I am only responding to this one about the form in fact and not the content, 
because I was kind of surprised by various points in the replies I got like:

> How many registries do this (many, some, few, or just one)?  

This is the first time I see a count of registries being asked to finally 
decide how to implement something or not.

In fact recent cases show that we did exactly the opposite: for the fee 
extension and the very late inclusion of the standard attribute, if we 
summarize things we had
- one registrar asking for it but not really promoting it nor participating on 
discussions
- 2 registries saying basically "it is optional, we will not use it, so we are 
neutral to it"
- one client side implementor (me) and one registry saying: this lacks a true 
purpose and is dangerous for interoperability.

Result: it passed, the attribute was added!

Based on that, I do not see why now we should dictate what goes in or not based 
on how it is used in the wild.

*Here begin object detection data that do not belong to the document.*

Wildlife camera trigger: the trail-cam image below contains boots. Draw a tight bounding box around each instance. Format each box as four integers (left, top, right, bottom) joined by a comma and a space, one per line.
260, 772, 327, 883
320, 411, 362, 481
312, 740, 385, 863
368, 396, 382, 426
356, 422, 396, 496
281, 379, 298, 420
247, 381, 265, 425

I think you have basically three options:
- encode only exactly what core EPP documents allow
- try to filter things and define those used often enough to warrant being 
included from those used by only "1" registry that are put aside and would need 
an extension
- put everything in.

We are not doing 1) because last time I read the specification there are things 
in it that are clearly not in EPP core documents (like "custom" contact types).
We seem to be trying to do 2) which is very dangerous because it leads to 
questions like above and if you match that by the very low amount of exchanges 
on this list, I really fail to see how we can make sure to take the proper 
decisions as a group.
And of course, by "extension" 3) would be as well difficult to reach.

But at least my position is basicall a 2) without treating some cases as second 
class citizen just because they are rare or  further away from "pure" EPP. Of 
course it would help if each registry participated and were champions for their 
own cases but obviously we are not there nor will we be in a short future.

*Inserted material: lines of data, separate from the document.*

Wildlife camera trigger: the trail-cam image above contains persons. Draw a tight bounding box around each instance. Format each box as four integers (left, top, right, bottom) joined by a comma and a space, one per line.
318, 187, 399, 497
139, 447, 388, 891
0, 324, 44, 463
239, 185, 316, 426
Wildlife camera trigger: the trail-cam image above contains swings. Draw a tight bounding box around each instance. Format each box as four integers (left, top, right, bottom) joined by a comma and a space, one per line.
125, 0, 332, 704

Or otherwise we really do 1) but then multiple things will need to be removed 
(custome contact types, privacy/proxy, etc. I listed some in my previous 
emails).

So, I do not think it is useful for this working group that I reply extensively 
on each point, where I mostly detailed what is happening in the wild currently, 
that we may like or dislike on an engineer level, but then the question I think 
is really how much we want this "registry policy" extension to be implemented 
by many registries, and not by the ones closer to "standard" EPP.

Even if I may not have phrased things good enough, I hope the above will have 
succeeded in trying to raise awareness about the so many different cases in the 
wild and the need to try to "accomodate" if we want success both in term of 
numbers of implementations and avoiding fragmentations (where multiple 
extensions exist to do exactly the same thing in fact).